#### Extract provided:
━━━━━━━━━━

Forex News: Currency Briefing – Bank of England’s MPC minutes out today

By: Tsvyata Petkova
Tsvyata Petkova
Tsvyata reports prmarily on foreign exchange market and daily fx rates. Today, she is a leading FX Dealer for… read more.
on Feb 19, 2014
Updated: Oct 21, 2019

The minutes of the Bank of England’s Monetary Policy Committee meeting of 5 and 6 February are due out today (at 09.30 UTC), published as usual two weeks after the interest rate decision. MPC minutes give a full account of the policy discussion during the meeting, including differences of view. They also record the votes of the individual members of the Committee.

Generally, a hawkish statement about the inflationary outlook for the economy leads the markets to see a higher possibility of a rate increase, which is positive for the pound.
Last week, BoE governor Mark Carney stressed that rates are not heading higher any time soon but stepped away from citing the unemployment rate per se as a key determinant of when policy will start to tighten.

Last month, UK inflation fell below the Bank of England’s two percent target for the first time in more than four years, easing pressure on household budgets and supporting the Bank’s case for keeping interest rates low. The Consumer Price Index, the country’s official measure, fell to 1.9 percent from two percent in December, according to the Office for National Statistics.

━━━━━━━━━━

#### Provided records:
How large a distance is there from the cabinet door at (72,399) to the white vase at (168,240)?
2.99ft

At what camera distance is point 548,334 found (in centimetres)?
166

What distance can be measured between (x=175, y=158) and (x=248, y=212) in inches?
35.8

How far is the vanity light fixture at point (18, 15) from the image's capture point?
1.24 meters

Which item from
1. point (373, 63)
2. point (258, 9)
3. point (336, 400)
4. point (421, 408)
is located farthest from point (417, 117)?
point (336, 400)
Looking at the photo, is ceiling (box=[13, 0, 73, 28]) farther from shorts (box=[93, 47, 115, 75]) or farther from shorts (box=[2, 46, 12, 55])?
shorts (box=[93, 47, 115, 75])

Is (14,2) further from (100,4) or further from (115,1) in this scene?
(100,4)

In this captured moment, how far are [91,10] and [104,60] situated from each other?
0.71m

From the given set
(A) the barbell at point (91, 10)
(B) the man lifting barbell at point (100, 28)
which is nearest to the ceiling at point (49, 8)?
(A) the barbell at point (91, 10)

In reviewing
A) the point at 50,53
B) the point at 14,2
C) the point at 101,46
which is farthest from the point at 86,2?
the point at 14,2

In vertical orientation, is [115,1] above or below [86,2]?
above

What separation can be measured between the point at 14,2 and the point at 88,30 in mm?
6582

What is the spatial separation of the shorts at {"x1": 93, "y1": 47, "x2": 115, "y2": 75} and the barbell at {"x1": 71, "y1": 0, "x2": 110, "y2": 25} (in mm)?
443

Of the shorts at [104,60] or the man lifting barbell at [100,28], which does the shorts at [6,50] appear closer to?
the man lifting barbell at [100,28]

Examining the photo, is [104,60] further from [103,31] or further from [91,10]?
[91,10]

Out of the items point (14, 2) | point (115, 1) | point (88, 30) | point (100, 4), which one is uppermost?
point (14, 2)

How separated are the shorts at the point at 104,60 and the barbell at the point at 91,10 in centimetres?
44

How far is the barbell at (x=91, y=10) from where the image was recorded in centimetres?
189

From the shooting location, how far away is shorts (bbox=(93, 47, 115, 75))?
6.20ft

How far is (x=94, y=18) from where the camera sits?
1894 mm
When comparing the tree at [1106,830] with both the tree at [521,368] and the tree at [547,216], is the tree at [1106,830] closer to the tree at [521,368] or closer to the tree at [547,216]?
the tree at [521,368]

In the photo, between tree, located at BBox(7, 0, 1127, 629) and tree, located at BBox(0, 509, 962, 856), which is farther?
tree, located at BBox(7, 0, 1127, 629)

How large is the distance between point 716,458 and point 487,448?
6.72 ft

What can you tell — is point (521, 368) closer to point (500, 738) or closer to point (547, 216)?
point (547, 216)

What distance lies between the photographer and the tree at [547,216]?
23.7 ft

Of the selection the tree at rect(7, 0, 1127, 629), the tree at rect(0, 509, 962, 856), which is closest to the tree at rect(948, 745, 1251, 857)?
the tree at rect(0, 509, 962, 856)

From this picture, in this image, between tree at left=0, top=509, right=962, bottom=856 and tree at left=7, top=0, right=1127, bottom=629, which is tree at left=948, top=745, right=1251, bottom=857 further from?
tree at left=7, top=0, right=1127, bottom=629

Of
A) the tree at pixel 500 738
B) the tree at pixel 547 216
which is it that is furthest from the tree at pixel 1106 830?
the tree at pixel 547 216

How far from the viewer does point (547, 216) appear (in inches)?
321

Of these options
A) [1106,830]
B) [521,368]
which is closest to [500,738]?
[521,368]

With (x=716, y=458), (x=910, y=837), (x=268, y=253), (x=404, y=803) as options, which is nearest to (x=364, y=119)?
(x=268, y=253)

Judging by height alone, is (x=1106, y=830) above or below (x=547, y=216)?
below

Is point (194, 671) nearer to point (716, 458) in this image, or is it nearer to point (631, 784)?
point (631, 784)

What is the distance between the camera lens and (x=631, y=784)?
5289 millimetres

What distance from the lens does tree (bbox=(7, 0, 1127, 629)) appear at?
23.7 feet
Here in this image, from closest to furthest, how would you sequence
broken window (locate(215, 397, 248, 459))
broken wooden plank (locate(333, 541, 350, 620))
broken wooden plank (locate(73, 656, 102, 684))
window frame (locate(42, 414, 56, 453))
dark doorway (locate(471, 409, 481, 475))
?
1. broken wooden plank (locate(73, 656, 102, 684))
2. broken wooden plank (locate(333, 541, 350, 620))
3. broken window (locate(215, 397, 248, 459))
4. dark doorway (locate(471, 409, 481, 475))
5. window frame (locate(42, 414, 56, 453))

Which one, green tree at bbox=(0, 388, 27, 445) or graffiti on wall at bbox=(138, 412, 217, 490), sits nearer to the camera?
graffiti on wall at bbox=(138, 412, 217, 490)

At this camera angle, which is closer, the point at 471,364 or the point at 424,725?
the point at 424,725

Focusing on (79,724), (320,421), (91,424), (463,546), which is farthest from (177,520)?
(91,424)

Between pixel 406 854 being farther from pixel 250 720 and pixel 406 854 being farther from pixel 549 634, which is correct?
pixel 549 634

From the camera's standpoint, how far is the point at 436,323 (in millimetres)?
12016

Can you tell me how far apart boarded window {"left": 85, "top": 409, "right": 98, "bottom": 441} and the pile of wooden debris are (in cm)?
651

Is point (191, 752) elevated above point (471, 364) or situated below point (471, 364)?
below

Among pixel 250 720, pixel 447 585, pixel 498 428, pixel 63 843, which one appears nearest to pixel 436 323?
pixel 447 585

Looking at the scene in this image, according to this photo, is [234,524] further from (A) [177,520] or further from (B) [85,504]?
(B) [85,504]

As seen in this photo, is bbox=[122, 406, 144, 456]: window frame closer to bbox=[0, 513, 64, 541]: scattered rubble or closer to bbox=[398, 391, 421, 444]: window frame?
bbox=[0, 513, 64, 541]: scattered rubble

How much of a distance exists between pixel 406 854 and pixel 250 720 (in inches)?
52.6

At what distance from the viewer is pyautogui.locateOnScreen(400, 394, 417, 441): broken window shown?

━━━━━━━━━━

#### Work instructions:
A – Write out the part of the currency briefing that opens with the words containing "Forex News: Currency" and closes with "of the Committee.".
B – Put this sentence from the currency briefing into Spanish: "Generally, a hawkish statement about the inflationary outlook for the economy leads the markets to see a higher possibility of a rate increase, which is positive for the pound."
The items are separate material and have no connection to the currency briefing.

#### Solution set:
A –
Forex News: Currency Briefing – Bank of England’s MPC minutes out today

By: Tsvyata Petkova
Tsvyata Petkova
Tsvyata reports prmarily on foreign exchange market and daily fx rates. Today, she is a leading FX Dealer for… read more.
on Feb 19, 2014
Updated: Oct 21, 2019

The minutes of the Bank of England’s Monetary Policy Committee meeting of 5 and 6 February are due out today (at 09.30 UTC), published as usual two weeks after the interest rate decision. MPC minutes give a full account of the policy discussion during the meeting, including differences of view. They also record the votes of the individual members of the Committee.

B – Por lo general, una declaración de tono restrictivo sobre las perspectivas inflacionarias de la economía lleva a los mercados a ver una mayor posibilidad de una subida de los tipos de interés, lo cual es positivo para la libra.